(Source records)
* * *
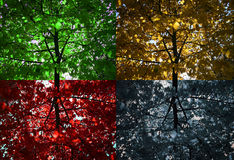 4 trees. Four colored seasons on a tree Royalty Free Stock Photos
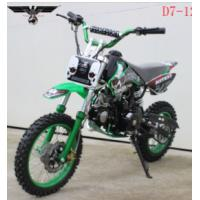 Buy cheap D7-12e 110cc Electric and Kick Start Dirt Bike from wholesalers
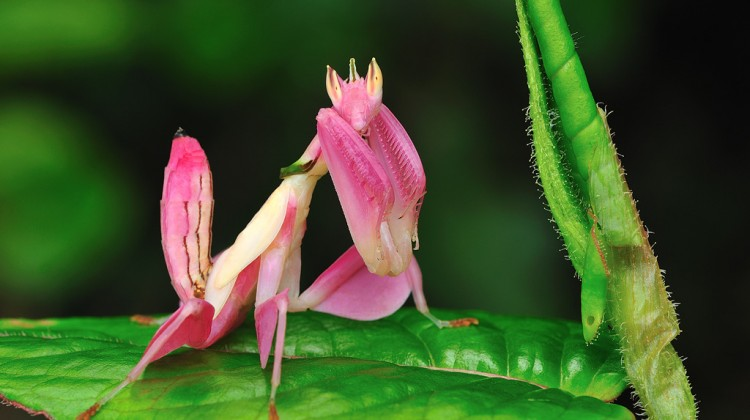 orchid-mantis1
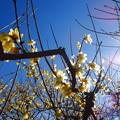 写真: 春の陽射し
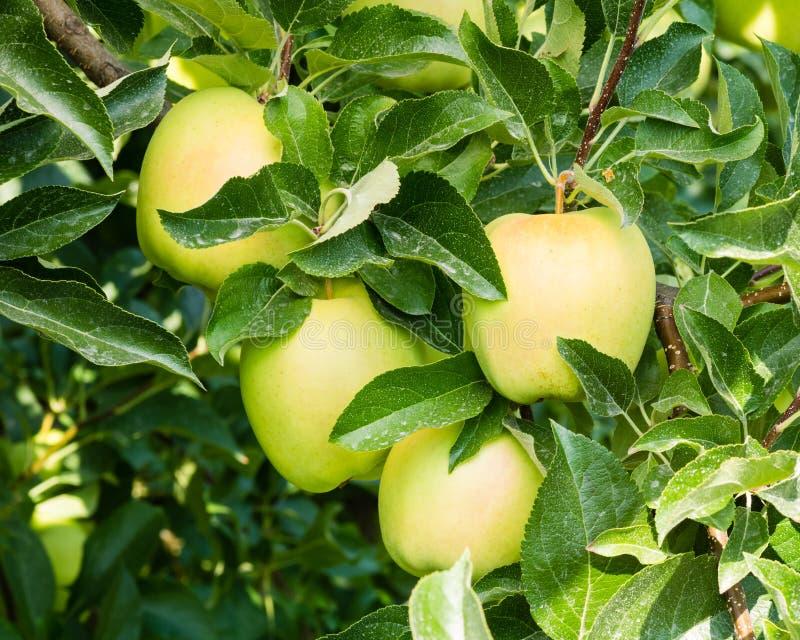 Mele di mela golden nell'albero fotografia stock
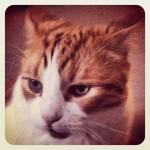 Another cat portrait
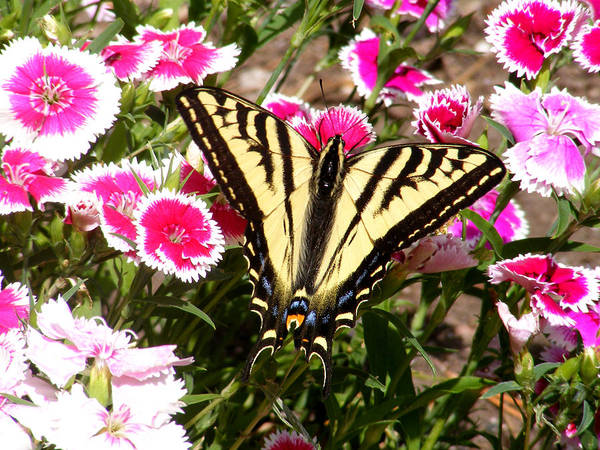 Butterfly Art Print featuring the photograph Beautyfly In Pink by Gail Salitui
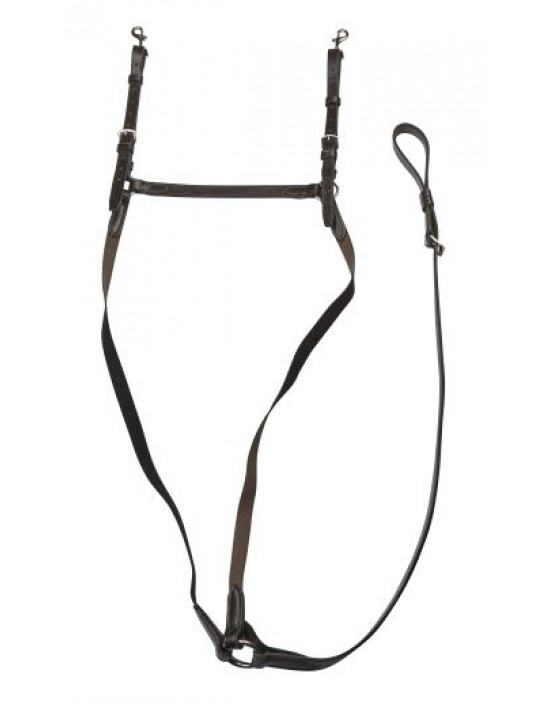 EJ Wicks 5* Leather and Elastic Breastplate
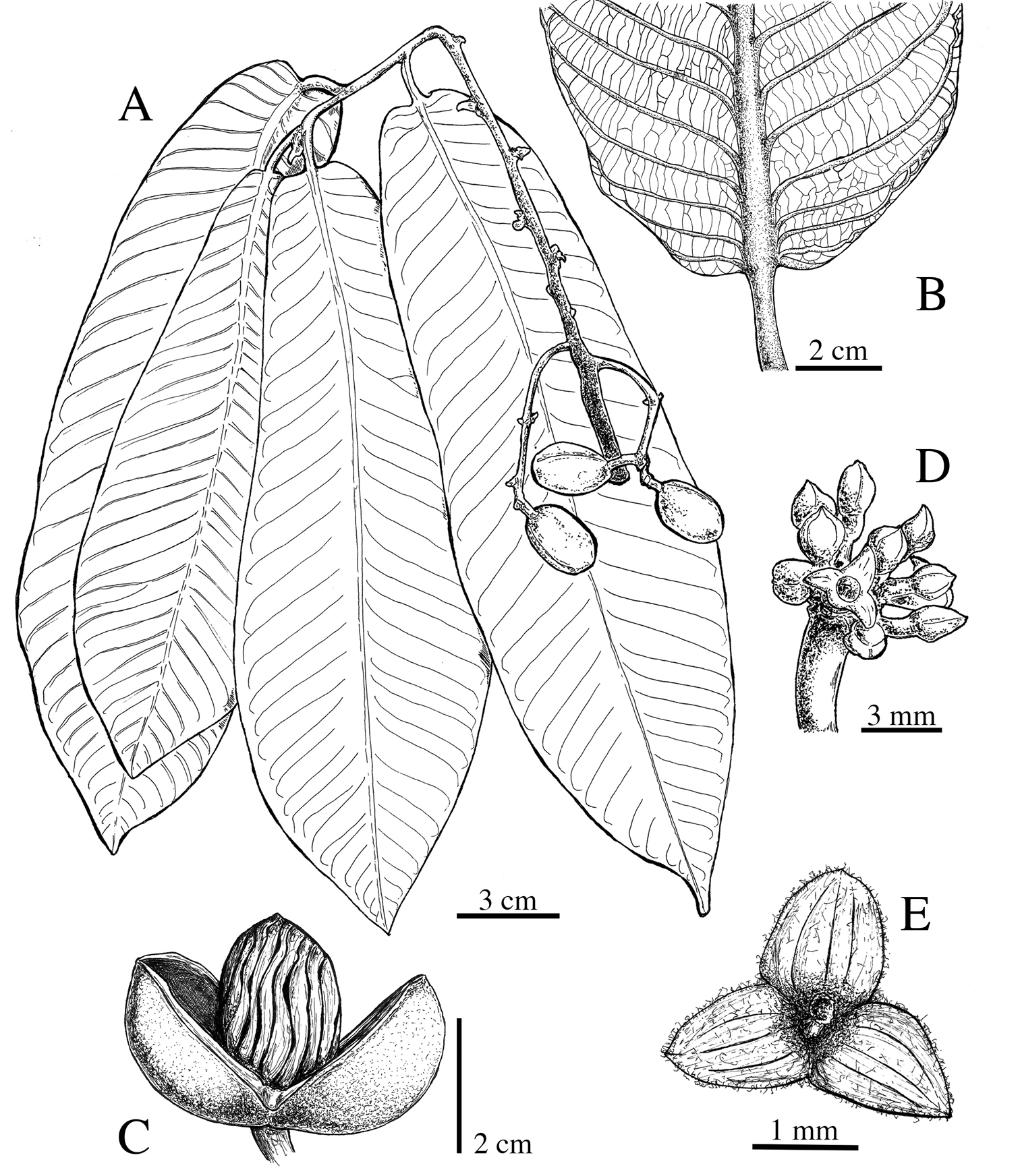A Taxonomic Synopsis Of Virola Myristicaceae In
* * *
• _Try it_
An exact reproduction of the data is required, with pictures excluded.

• _Output of the exercise_
 4 trees. Four colored seasons on a tree Royalty Free Stock Photos
 Buy cheap D7-12e 110cc Electric and Kick Start Dirt Bike from wholesalers
 orchid-mantis1
 写真: 春の陽射し
 Mele di mela golden nell'albero fotografia stock
 Another cat portrait
 Butterfly Art Print featuring the photograph Beautyfly In Pink by Gail Salitui
 EJ Wicks 5* Leather and Elastic Breastplate
A Taxonomic Synopsis Of Virola Myristicaceae In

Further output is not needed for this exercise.